start
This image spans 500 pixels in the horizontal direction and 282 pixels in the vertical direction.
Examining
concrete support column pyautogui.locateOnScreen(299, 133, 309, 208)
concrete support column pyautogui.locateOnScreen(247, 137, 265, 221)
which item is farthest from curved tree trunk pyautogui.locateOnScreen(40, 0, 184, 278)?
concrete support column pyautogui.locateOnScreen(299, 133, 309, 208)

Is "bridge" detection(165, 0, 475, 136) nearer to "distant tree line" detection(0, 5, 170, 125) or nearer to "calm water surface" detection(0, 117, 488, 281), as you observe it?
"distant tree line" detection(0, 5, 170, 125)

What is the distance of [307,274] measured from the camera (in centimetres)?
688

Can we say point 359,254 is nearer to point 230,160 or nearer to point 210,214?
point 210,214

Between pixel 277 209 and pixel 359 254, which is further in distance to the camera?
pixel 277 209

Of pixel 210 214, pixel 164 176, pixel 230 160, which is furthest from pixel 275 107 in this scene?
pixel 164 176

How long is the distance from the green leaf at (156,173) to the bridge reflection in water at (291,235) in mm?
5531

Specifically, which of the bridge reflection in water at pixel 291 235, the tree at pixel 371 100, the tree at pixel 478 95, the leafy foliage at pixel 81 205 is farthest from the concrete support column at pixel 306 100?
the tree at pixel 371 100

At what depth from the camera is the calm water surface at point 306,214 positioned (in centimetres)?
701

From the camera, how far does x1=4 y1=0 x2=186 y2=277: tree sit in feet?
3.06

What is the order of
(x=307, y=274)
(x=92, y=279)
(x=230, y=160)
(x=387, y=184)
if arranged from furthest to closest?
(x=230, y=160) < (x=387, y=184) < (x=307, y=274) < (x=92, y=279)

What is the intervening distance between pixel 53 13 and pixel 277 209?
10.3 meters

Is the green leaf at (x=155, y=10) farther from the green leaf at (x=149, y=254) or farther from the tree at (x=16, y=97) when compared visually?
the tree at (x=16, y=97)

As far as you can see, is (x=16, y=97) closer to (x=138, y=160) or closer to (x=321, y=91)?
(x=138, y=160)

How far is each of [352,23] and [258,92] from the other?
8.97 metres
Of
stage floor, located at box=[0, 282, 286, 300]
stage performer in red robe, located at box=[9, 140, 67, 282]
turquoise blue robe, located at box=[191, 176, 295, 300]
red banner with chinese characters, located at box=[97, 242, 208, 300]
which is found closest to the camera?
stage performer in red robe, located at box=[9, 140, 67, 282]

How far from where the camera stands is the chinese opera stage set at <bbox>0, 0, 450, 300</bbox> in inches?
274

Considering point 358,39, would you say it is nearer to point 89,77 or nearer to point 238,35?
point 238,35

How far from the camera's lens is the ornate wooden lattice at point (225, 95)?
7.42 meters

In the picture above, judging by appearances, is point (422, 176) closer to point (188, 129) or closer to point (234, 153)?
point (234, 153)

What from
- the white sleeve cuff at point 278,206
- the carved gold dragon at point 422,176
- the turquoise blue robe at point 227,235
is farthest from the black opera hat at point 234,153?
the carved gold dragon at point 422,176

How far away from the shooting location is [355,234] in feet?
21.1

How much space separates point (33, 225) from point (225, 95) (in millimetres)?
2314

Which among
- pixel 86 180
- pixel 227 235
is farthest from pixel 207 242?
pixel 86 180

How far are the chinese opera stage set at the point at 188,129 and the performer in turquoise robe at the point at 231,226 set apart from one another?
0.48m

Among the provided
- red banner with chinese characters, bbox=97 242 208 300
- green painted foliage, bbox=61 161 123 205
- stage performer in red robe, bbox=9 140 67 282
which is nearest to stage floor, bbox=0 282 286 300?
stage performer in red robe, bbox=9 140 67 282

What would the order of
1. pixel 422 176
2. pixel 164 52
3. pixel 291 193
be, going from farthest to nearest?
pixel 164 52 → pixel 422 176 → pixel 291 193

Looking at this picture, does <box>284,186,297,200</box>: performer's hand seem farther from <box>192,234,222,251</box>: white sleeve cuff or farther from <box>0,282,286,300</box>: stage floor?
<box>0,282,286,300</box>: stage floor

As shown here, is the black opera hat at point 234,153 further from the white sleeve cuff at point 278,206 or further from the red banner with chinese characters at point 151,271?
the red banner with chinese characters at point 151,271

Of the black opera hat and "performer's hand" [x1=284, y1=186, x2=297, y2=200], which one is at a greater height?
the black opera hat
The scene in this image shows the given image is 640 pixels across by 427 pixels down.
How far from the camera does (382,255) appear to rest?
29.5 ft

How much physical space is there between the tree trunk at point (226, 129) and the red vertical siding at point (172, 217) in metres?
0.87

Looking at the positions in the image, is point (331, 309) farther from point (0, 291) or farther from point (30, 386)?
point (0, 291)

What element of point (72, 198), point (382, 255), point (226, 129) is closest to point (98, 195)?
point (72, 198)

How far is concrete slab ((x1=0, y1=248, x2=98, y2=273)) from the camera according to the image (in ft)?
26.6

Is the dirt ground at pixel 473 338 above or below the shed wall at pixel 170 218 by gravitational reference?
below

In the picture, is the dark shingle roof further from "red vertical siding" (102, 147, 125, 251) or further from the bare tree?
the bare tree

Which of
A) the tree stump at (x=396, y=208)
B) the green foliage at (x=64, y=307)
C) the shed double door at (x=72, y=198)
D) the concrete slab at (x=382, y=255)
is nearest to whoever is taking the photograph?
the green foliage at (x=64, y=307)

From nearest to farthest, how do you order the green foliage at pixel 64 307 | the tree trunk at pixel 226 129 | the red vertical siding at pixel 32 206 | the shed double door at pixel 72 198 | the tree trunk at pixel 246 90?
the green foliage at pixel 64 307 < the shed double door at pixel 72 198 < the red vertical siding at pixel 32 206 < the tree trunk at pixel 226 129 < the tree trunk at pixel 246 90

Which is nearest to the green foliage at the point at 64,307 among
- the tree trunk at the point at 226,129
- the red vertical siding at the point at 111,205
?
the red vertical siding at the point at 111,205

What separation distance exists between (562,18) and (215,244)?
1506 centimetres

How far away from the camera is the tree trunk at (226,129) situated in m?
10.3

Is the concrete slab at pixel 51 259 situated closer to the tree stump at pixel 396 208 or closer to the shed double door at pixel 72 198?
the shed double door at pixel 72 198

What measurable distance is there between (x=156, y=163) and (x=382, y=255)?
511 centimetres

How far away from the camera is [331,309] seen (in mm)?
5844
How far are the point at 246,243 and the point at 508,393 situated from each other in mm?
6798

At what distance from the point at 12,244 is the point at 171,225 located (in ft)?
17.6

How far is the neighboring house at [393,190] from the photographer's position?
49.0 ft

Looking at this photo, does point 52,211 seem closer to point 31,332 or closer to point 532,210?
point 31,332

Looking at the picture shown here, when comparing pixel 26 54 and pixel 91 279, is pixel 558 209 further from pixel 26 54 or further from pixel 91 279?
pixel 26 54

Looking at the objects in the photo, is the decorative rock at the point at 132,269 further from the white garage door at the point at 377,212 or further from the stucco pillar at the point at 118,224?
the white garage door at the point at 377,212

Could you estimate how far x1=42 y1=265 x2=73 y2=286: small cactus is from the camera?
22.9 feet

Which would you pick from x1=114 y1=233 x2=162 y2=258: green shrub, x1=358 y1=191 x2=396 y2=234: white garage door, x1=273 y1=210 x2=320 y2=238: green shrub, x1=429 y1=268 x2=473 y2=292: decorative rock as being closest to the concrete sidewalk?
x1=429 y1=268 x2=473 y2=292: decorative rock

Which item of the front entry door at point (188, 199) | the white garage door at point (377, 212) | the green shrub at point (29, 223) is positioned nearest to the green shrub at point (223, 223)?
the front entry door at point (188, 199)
end
_Task description:_ Can you copy out, word for word, the lines of the items above from the line containing "What separation distance" to the line containing "511 centimetres", including both of those lines?

_Solution below:_
What separation distance exists between (562,18) and (215,244)?
1506 centimetres

How far away from the camera is the tree trunk at (226,129) situated in m?
10.3

Is the concrete slab at pixel 51 259 situated closer to the tree stump at pixel 396 208 or closer to the shed double door at pixel 72 198?
the shed double door at pixel 72 198

What measurable distance is there between (x=156, y=163) and (x=382, y=255)?
511 centimetres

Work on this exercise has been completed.